STILLWELL v. RADIOSHACK CORPORATION (Nov. 2, 2009) -- Under Texas law, franchisor's website was not an "Authorized Sales Center" which franchisor was prohibited from establishing within franchisees' areas of primary responsibility (AORs) under franchise agreements, and franchisor thus did not breach agreements by making direct internet sales to customers who resided in franchisees' AORs.
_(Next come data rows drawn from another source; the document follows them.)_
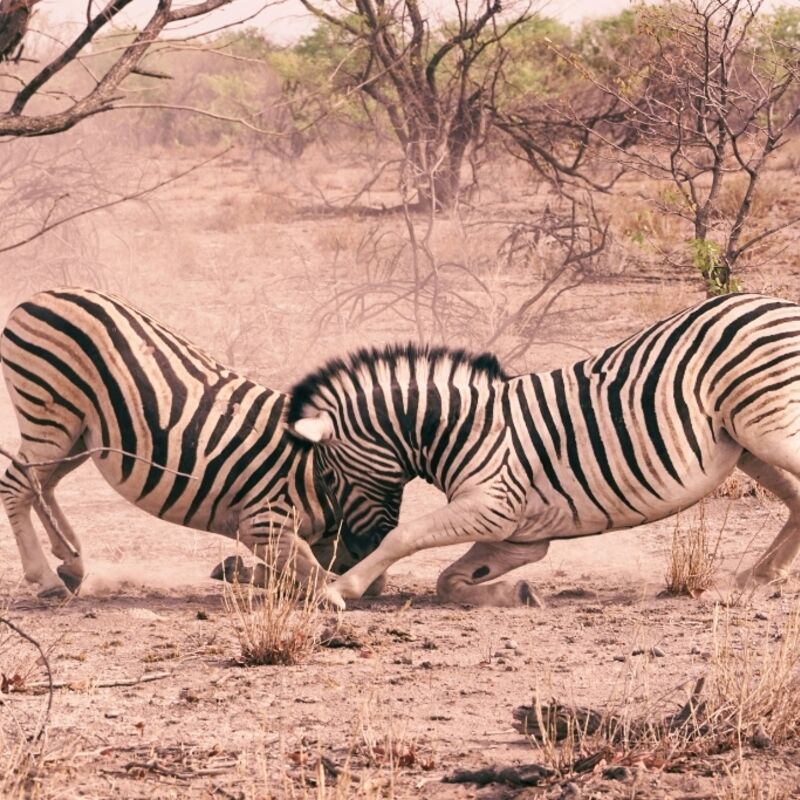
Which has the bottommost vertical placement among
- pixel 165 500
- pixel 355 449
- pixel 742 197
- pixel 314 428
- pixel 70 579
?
pixel 70 579

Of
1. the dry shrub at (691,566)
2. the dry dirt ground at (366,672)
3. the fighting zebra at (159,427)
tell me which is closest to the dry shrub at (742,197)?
the dry dirt ground at (366,672)

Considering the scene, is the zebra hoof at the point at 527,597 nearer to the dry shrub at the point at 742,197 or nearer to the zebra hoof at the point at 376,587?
the zebra hoof at the point at 376,587

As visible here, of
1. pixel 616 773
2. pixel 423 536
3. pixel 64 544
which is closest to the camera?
pixel 616 773

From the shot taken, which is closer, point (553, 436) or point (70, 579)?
point (553, 436)

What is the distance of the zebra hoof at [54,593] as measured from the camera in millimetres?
6730

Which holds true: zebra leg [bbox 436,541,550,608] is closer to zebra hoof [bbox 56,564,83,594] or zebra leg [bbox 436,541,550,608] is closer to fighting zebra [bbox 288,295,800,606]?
fighting zebra [bbox 288,295,800,606]

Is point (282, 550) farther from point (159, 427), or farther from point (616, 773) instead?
point (616, 773)

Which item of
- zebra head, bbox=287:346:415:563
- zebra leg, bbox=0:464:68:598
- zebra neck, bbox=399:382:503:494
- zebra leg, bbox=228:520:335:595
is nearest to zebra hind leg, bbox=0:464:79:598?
zebra leg, bbox=0:464:68:598

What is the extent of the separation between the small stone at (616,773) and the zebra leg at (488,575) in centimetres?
244

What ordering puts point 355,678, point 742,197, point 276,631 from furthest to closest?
point 742,197, point 276,631, point 355,678

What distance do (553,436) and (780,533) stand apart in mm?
1154

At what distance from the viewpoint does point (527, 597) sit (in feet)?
21.7

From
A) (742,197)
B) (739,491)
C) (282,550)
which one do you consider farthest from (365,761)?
(742,197)

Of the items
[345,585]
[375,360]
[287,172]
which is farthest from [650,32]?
[287,172]
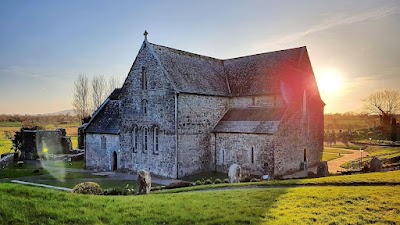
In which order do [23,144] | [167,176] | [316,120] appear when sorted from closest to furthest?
1. [167,176]
2. [316,120]
3. [23,144]

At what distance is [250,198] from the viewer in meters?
15.4

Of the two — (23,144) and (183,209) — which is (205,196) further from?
(23,144)

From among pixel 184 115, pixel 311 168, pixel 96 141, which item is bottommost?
pixel 311 168

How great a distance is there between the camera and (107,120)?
37.2m

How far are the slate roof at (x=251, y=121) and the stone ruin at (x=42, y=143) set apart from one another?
27486mm

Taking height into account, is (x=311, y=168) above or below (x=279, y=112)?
below

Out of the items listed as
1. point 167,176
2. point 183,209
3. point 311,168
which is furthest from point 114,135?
point 183,209

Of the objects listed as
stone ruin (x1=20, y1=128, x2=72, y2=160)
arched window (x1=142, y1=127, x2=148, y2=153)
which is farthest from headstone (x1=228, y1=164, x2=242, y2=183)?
stone ruin (x1=20, y1=128, x2=72, y2=160)

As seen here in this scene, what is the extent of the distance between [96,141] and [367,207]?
29.5 meters

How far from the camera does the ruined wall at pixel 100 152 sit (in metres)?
35.3

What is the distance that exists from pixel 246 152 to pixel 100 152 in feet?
53.6

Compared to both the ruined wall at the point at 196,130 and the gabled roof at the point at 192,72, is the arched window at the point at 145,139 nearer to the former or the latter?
the ruined wall at the point at 196,130

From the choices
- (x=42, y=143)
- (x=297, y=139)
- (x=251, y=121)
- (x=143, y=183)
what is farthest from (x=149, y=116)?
(x=42, y=143)

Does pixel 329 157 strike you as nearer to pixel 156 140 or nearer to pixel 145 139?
pixel 156 140
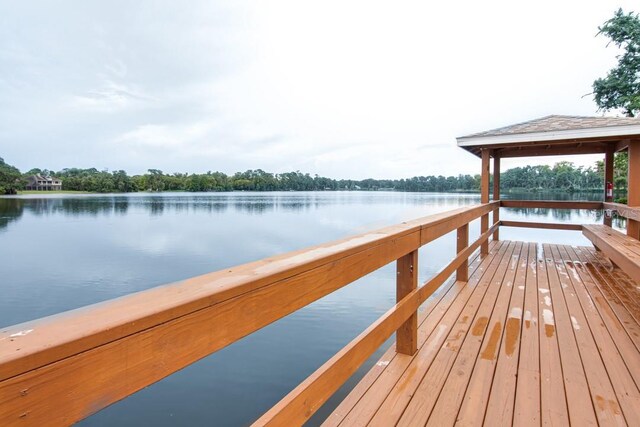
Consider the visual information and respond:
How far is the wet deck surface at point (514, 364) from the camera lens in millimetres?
1750

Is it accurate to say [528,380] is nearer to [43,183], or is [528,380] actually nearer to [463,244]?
[463,244]

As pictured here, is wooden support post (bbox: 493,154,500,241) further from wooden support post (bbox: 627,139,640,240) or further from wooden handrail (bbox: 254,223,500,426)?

The AOR restrictions did not facially prohibit internet sales. Although restrictions demonstrated parties' intent to provide some protection to franchisees from direct competition with brick-and-mortar franchisor-owned stores, it could not have been intended that franchisees would be protected from internet competition since the internet had not existed at time agreements were executed; moreover, the franchise agreements did not prohibit franchisor's making direct sales via mail order and telephone.

 

FRANCHISOR'S CONTINUED SUPPLY TO FRANCHISEE AFTER TERMINATION DID NOT WAIVE FINAL TERMINATION

TGI FRIDAY'S INC. v. GREAT NORTHWEST RESTAURANTS, INC. (Aug. 20, 2009) -- Even assuming that restaurant franchisor's mistakes regarding choice of food distribution system led to franchisees' default under franchise agreement, for failing to make requisite royalty payments, franchisees were not excused from performing under franchise agreement, and thus franchisor's termination of agreements was not improper under Texas law. Restaurant franchisor's "forgiving" conduct toward franchisees, by continuing to inspect restaurants, sending them menus and other promotional materials, and continuing to list the restaurant locations on its website, did not waive its termination of the franchise agreements.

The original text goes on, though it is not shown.